それが「何ら担保に供されていない金(unencumbered gold)」なのか、あるいは実際に現物がそこに存在するのかは定かではありませんが、公式の数字上はそのようになっています。
実際の量はそれよりずっと少ないかもしれませんし、多いかもしれません。
しかし、政府の帳簿上、その金は市場価格で評価されていません。
1973年に法律で定められた価格のままで評価されており、それ以降、一度も改定されていないのです。その価格とは、1オンスあたり42ドルです。
金は現在、1オンスあたり4,000ドル前後で取引されています。
つまり、公式の帳簿上では、米国は保有する金すべてを約110億ドルと評価していることになります。
しかし現実には、今日の価格で計算すれば、その金の価値は1兆ドル近くに達するでしょう。
つまり、1兆ドルもの差額(ギャップ)があるのです。
これは基本的に、ニクソン政権時代の会計規則によって隠蔽されているものです。
では、米国はこの状況にどう対処できるかといえば、それは「ペンをひと振りする」だけで可能です。米国は単に金の評価額を見直し、公式価格を42ドルから市場価格に近い水準へと変更すればよいのです。
そうした瞬間、財務省の帳簿上には1兆ドルを超える価値が新たに計上されることになります。
それは、新たな国債を発行することなく政府が利用できる資金です。
実際、連邦準備制度(FRB)はこの構想に関する調査結果を公表していますし、歴代の財務長官たちも、米国のバランスシートの資産側をマネタイズ(資金化)することについて言及してきました。
「今後12ヶ月の間に、我々は米国国民のためにバランスシートの資産側を資金化するつもりだ」
「資産を有効活用する」といった具合です。
また、経済学者のジュディ・シェルトン氏からは、ドルまたは現物の金のいずれかで償還可能な50年物国債を発行するという提案もなされています。
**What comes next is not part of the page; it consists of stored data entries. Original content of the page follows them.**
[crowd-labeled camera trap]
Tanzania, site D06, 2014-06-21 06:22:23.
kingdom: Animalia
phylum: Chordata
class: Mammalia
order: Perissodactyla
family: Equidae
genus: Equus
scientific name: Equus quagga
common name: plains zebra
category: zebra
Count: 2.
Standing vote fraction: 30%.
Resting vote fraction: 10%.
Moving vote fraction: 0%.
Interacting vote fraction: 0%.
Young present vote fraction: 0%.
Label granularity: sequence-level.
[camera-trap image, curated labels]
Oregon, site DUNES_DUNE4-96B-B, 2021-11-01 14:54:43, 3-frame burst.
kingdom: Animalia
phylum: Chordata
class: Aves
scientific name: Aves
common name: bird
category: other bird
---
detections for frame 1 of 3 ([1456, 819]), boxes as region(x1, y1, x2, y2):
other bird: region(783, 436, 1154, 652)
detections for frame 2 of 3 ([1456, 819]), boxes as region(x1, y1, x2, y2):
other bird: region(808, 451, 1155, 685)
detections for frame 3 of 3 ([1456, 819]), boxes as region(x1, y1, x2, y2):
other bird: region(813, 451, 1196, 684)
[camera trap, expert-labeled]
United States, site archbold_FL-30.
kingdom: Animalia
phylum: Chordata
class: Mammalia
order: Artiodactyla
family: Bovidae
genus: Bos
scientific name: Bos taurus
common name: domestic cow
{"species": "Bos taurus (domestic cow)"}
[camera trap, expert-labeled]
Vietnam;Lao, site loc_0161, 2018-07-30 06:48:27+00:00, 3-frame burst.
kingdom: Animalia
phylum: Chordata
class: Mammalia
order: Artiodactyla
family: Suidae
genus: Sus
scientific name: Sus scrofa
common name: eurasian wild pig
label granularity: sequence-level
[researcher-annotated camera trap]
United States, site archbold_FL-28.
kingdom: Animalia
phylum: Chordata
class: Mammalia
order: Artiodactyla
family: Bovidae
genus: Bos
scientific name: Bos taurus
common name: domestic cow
そうすれば、米国債は部分的に金(ゴールド)に裏打ちされたものになります。
これはまさに、中国が人民元で行っているのと同じ手法です。
つまり、それこそが「東側」に対する「西側」の対抗策なのです。
もし中国が人民元を金に連動させる(アンカーする)つもりなら、西側としては「なるほど、それなら我々もドルで同じことをしよう」となるわけです。
こうした背景から、ある種の大きな憶測ではありますが、この再評価が7月、それも米国の建国250周年にあたる7月4日に行われるのではないかと考える人々もいます。
その日、米国は金の再評価を行い、一種の「通貨的な独立宣言」として、金に裏打ちされた国債を発行するかもしれないというわけです。
想像してみてください。建国250周年を迎える2026年7月4日に、米国財務省が1971年以来初めて――つまり、ニクソン大統領が金兌換停止措置を取り、ドルに対する金兌換を一切停止したとき、あなたは米ドルと金の間に繋がりを確立することになるでしょう。
さて、それがまさにその日に起こると思うか、あるいはそもそも起こると思うか?
分かりません。全く見当もつきません。
しかし、私が知っているのは、FRBがこれを検討しているということです。
財務長官もこれについて言及しています。
金債券の提案は現実的なアイデアです。そして、たとえ再評価がナンセンスで、金価格の再評価で起こらなかったとしても、いずれにせよ起こる可能性があります。
ただし、金側ではなく、ドル側の切り下げによって、ですよね?
これが起こるために金が上がる必要はありません。
ドルが大幅に下落すれば、同じことになります。幸いなことに、インフレは私たちが考えているほど悪くないことを示してくれるFRB議長がいます。